Records from a spatial question set:

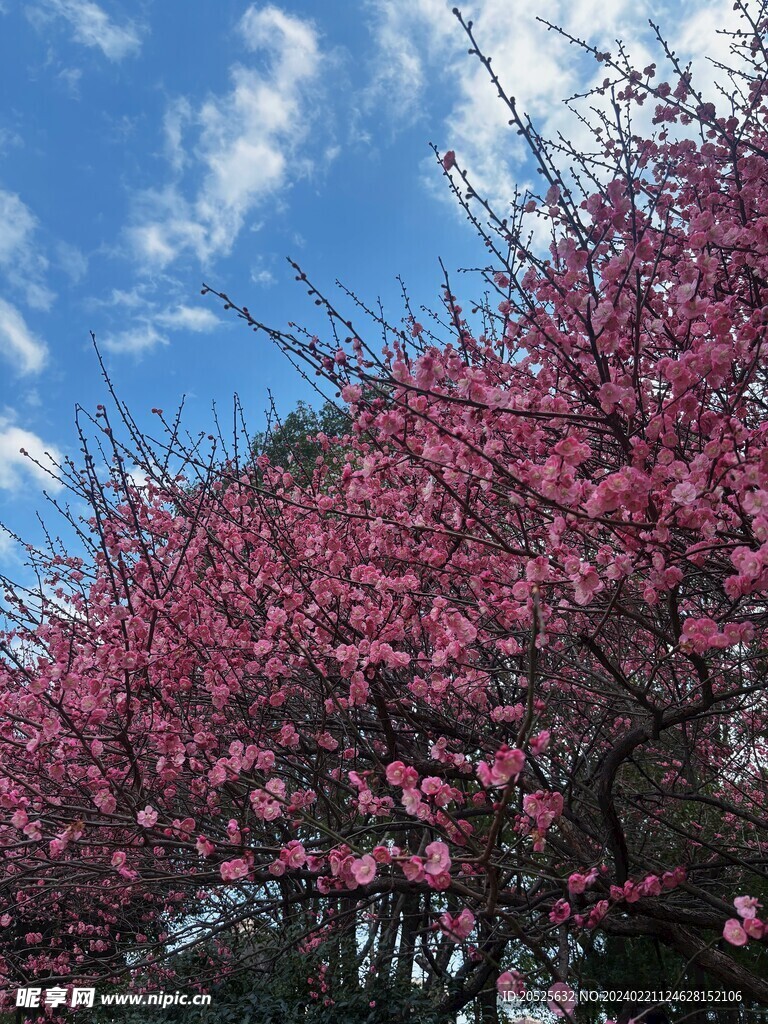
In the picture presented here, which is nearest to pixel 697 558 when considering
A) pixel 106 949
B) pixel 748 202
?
pixel 748 202

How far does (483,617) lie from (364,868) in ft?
6.02

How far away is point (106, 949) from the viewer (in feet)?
28.9

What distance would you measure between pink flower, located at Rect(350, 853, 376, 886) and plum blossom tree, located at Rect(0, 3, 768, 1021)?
0.02m

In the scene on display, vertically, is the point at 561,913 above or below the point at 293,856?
below

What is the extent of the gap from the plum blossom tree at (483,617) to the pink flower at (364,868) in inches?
0.8

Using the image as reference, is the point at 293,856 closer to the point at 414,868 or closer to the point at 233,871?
the point at 233,871

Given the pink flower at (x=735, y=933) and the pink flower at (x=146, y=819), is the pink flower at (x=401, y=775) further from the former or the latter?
the pink flower at (x=146, y=819)

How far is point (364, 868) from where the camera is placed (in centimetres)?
240

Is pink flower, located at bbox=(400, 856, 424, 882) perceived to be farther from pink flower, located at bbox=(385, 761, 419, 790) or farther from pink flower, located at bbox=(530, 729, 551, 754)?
pink flower, located at bbox=(530, 729, 551, 754)

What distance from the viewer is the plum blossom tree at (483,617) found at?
271cm

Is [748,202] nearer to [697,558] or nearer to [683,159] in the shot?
[683,159]

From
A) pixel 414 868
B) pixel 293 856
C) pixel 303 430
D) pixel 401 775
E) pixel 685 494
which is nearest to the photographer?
pixel 414 868

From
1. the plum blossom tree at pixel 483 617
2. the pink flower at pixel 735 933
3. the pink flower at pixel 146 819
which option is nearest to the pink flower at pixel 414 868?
the plum blossom tree at pixel 483 617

_WHAT IS REQUIRED_. Repeat the lines of the records above, starting with the line that contains "In the scene" and running through the end of the records, both ends included.

_RESULT FOR THIS TASK_.
In the scene on display, vertically, is the point at 561,913 above or below the point at 293,856?
below

What is the extent of the gap from the plum blossom tree at (483,617) to the pink flower at (364,868) in inches?
0.8

Using the image as reference, is the point at 293,856 closer to the point at 414,868 or closer to the point at 233,871?
the point at 233,871

Given the pink flower at (x=735, y=933) and the pink flower at (x=146, y=819), is the pink flower at (x=401, y=775) further from the former or the latter?
the pink flower at (x=146, y=819)

How far is point (364, 868) from where the camera is placed (in centimetres)?
240

Is pink flower, located at bbox=(400, 856, 424, 882) perceived to be farther from pink flower, located at bbox=(385, 761, 419, 790) or farther from pink flower, located at bbox=(530, 729, 551, 754)?
pink flower, located at bbox=(530, 729, 551, 754)

What distance from the viewer is the plum blossom tree at (483,617) found at?
271cm

Is [748,202] nearer to [697,558] or nearer to [683,159] in the shot?
[683,159]

From
A) pixel 414 868
B) pixel 293 856
C) pixel 303 430
D) pixel 401 775
E) pixel 685 494
which is nearest to the photographer?
pixel 414 868

From
1. the plum blossom tree at pixel 483 617
2. the pink flower at pixel 735 933
3. the pink flower at pixel 146 819
which option is nearest to the pink flower at pixel 414 868?
the plum blossom tree at pixel 483 617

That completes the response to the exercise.